Paul Goble
Vienna, March 4 – The residents of Kaliningrad are protesting because they would like to live as well as their neighbors in Poland and Lithuania, a motivation many in Moscow find it difficult to fathom because many Russians view Eastern Europe as poor in comparison to themselves, according to a Moscow analyst.
In an interview posted on the “Svobodnaya pressa” portal today, Vladimir Pribylovsky, president of the Panorama Information and Research Center, says that the protest movement in that non-contiguous region reflects the awareness of everyone there that they live worse than residents of Poland and Lithuania (svpressa.ru/politic/article/22032/).
While there have been demonstrations in various parts of Russia in recent months, those in Kaliningrad have attracted attention not only because of their size, continuity, and increasing organization but also because that region in the minds of most Russians is anything but the poorest part of the country.
But Kaliningrad residents compare their situation, the Moscow analyst says, not with the rest of Russia but rather with that of their two neighbors, Poland and Lithuania, where “people live better than they do,” where the economic crisis has not had the same impact on incomes, and where “there is no arbitrariness” by the authorities.
When Kaliningraders make such comparisons, which are seldom drawn by other Russians, they increasingly ask themselves why they cannot life as well as their neighbors. “And for them,” Pribylovsky says, “it is perfectly obvious why: the governor is bad and the Kremlin runs our affairs badly as well.”
In short, he says, “the Kaliningraders want to live just like the Poles do.” And to that end, they are prepared to demonstrate and to form alliances among various parties and groups to press their case, actions that challenge Moscow not only directly but also as a model for people in other parts of the Russian Federation.
The real test for the Kaliningraders is ahead, not so much concerning their ability to get people to come into the streets, Pribylovsky says, but rather whether the organizational unity they have declared will stand up. The prospects for that are less good. If things quiet down, the newly declared unity will probably break down.
But if the meetings continue, then, it is possible that “a temporary unity will be maintained in the ranks of the opposition forces.” That makes the course of events over the next several weeks critical. The powers that be will try everything, including threatening those who participate in protests, to end the wave of demonstrations.

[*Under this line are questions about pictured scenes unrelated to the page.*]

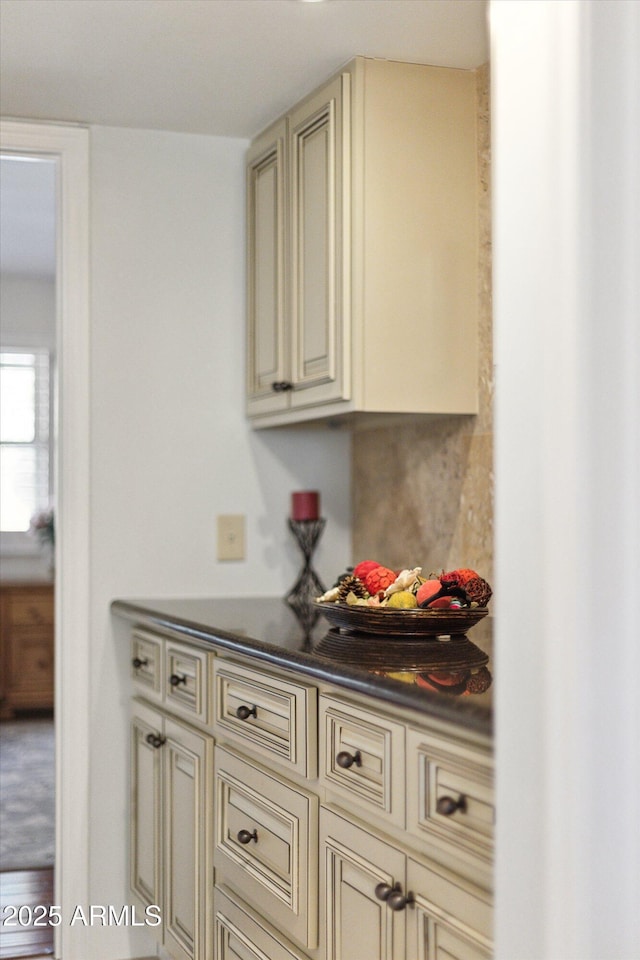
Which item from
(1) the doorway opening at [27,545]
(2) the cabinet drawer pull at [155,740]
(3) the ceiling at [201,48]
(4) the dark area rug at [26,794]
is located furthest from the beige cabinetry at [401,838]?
(1) the doorway opening at [27,545]

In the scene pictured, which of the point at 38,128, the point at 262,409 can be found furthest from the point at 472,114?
the point at 38,128

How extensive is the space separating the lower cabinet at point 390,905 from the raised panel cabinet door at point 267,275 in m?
1.37

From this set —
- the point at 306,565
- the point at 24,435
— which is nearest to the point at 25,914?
the point at 306,565

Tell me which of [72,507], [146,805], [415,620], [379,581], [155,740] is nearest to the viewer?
[415,620]

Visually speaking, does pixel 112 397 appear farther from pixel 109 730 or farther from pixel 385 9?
pixel 385 9

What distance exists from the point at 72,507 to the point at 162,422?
1.11 ft

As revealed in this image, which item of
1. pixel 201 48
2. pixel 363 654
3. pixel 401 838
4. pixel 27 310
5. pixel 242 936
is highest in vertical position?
pixel 201 48

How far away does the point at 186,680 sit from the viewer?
2.47 meters

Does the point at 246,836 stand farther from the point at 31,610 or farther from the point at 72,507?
the point at 31,610

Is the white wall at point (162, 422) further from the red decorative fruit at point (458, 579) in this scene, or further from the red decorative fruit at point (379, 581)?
the red decorative fruit at point (458, 579)

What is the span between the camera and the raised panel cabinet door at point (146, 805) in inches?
105

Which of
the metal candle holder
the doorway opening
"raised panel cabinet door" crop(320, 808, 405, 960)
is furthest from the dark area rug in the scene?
"raised panel cabinet door" crop(320, 808, 405, 960)

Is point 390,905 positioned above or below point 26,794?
above

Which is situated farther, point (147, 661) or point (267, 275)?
point (267, 275)
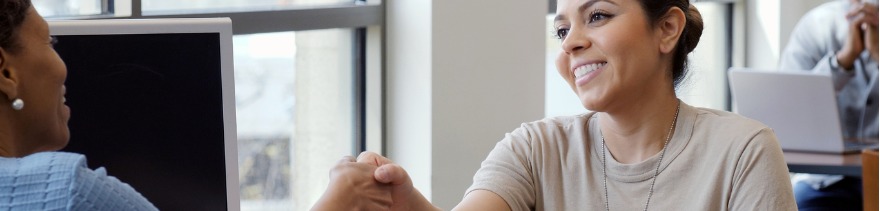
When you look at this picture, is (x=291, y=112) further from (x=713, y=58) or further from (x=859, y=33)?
(x=713, y=58)

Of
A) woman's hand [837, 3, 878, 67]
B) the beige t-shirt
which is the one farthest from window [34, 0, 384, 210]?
woman's hand [837, 3, 878, 67]

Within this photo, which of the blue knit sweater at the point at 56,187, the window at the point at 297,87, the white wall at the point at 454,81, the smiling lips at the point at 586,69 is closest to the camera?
the blue knit sweater at the point at 56,187

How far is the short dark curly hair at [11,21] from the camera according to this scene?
3.94 feet

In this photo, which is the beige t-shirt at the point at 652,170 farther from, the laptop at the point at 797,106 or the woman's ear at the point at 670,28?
the laptop at the point at 797,106

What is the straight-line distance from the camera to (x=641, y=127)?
1.96 m

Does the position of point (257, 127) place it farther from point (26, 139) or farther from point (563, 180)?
point (26, 139)

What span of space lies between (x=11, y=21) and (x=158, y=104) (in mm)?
355

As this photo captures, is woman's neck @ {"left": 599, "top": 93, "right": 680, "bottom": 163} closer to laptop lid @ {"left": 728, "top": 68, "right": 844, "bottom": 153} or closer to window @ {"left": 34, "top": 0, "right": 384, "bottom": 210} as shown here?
window @ {"left": 34, "top": 0, "right": 384, "bottom": 210}

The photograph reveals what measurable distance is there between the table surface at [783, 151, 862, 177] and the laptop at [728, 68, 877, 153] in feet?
0.35

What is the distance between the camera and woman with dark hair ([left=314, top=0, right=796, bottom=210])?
184cm

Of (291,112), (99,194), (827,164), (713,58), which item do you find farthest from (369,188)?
(713,58)

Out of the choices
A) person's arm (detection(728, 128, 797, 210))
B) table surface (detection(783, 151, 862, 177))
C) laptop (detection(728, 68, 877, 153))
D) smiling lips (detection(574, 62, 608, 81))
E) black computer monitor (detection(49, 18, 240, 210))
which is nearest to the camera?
black computer monitor (detection(49, 18, 240, 210))

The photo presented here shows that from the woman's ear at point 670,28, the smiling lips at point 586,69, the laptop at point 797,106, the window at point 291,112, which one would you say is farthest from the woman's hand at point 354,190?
the laptop at point 797,106

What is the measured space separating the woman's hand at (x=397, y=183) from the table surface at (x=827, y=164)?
6.50ft
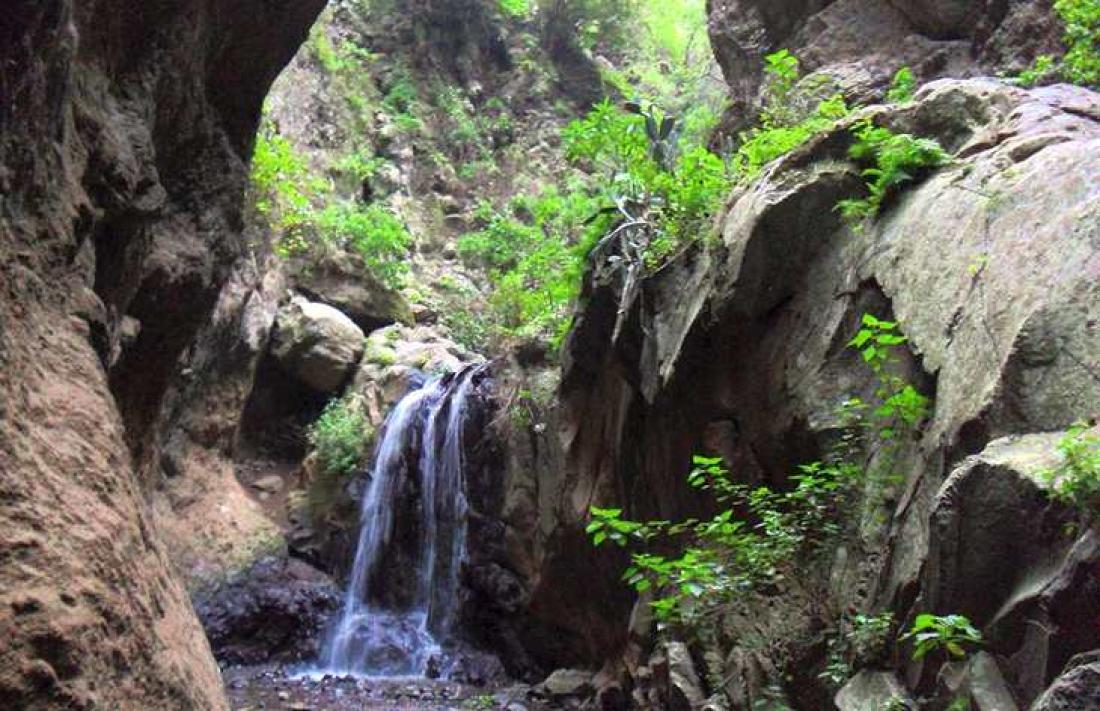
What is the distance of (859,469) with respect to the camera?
209 inches

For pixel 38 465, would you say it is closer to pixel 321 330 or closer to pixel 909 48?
pixel 909 48

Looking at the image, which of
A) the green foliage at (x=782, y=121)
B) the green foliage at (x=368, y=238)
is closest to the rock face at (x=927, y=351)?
the green foliage at (x=782, y=121)

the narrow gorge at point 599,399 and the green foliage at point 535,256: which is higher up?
the green foliage at point 535,256

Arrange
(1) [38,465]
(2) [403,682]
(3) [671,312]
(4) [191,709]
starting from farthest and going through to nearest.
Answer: (2) [403,682] < (3) [671,312] < (4) [191,709] < (1) [38,465]

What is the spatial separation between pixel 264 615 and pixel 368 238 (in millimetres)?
7858

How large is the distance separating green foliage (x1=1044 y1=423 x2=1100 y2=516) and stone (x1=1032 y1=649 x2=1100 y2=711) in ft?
1.80

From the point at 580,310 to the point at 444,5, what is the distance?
60.4 feet

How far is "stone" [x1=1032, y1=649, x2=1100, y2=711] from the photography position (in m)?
2.80

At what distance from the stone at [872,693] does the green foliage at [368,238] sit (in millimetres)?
13987

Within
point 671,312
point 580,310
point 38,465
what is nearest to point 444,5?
point 580,310

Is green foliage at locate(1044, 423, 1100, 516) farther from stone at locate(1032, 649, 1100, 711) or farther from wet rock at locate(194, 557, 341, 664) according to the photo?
wet rock at locate(194, 557, 341, 664)

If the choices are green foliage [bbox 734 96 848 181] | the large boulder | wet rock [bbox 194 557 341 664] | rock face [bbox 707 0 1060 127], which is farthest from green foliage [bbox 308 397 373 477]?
the large boulder

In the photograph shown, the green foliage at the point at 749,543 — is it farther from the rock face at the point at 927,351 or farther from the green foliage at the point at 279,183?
the green foliage at the point at 279,183

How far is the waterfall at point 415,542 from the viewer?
38.3 ft
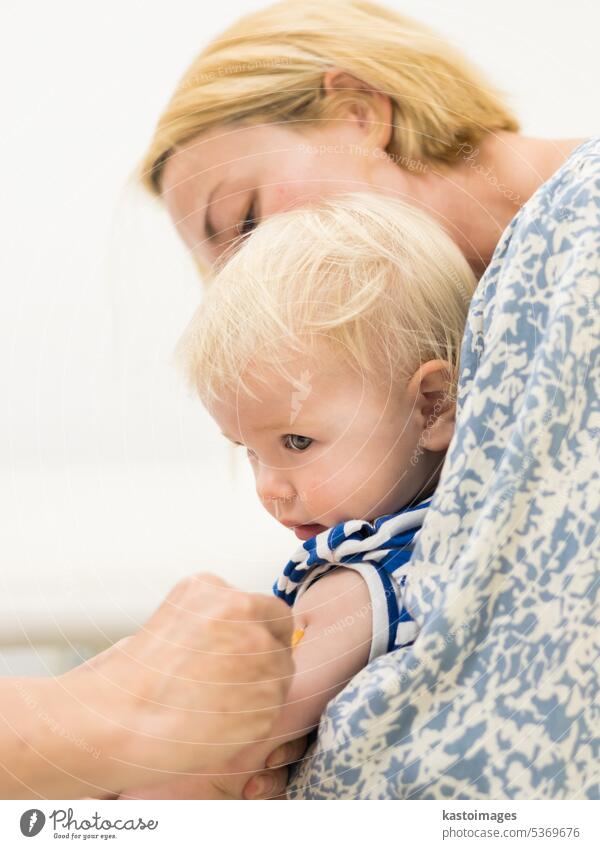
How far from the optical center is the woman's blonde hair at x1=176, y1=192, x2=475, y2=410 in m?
0.59

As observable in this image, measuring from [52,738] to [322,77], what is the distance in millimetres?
564

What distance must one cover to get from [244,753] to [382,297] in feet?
0.94

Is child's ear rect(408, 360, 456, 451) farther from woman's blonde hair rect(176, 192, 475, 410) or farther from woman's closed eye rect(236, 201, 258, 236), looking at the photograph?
woman's closed eye rect(236, 201, 258, 236)

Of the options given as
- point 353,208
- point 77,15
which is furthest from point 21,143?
point 353,208

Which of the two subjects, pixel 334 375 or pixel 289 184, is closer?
pixel 334 375

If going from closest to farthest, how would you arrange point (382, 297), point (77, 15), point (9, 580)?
point (382, 297) → point (9, 580) → point (77, 15)

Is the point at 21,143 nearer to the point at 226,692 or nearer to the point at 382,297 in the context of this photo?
the point at 382,297

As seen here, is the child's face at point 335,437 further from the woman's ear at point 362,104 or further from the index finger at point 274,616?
the woman's ear at point 362,104

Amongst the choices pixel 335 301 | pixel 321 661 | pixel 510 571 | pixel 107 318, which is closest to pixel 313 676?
pixel 321 661

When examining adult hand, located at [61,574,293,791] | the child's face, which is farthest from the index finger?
the child's face

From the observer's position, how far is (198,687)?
0.49 meters

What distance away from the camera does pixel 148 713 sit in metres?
0.49

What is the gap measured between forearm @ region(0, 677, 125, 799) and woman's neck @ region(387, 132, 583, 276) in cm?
47
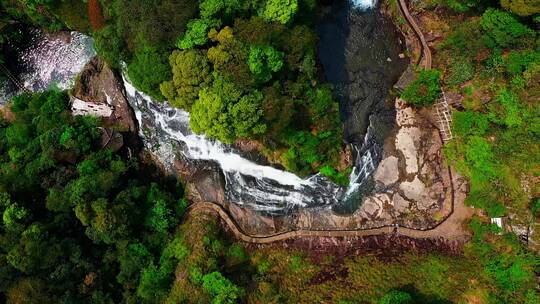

In Pribylovsky’s opinion, however, “the demonstrations will continue and not only in Kaliningrad,” although “this does not mean that they will go without interruption.” Things will quiet down in the summer but they are likely to resume with new force in the fall. And they are likely to be centered on two cities at opposite ends of Russia, Kaliningrad and Vladivostok
As far as Governor Georgy Boos is concerned, Pribylovsky suggested that he is neither especially bad nor especially good. Instead, his administration is about average, including in terms of corruption, and that if he were in charge of any oblast “which was not located next to Europe, he would be coping with his responsibility in a completely calm way.”
Unfortunately for him, Pribylovsky continues, Kaliningrad is not one of those, but the problems Boos and Moscow are having now do not mean that he is going to be removed. He is Putin’s man and Putin as long as he has the power is not going to sack him, especially in the face of public pressure.
But the political system could change, the Panorama analyst says. The removal of 17 MVD generals is a hint. And when governors who have angered the population in the regions where they are posted begin to be fire, “this will be an indicator that something is changing at the top, in the first instance, in the relations of the power functions of Medvedev and Putin.”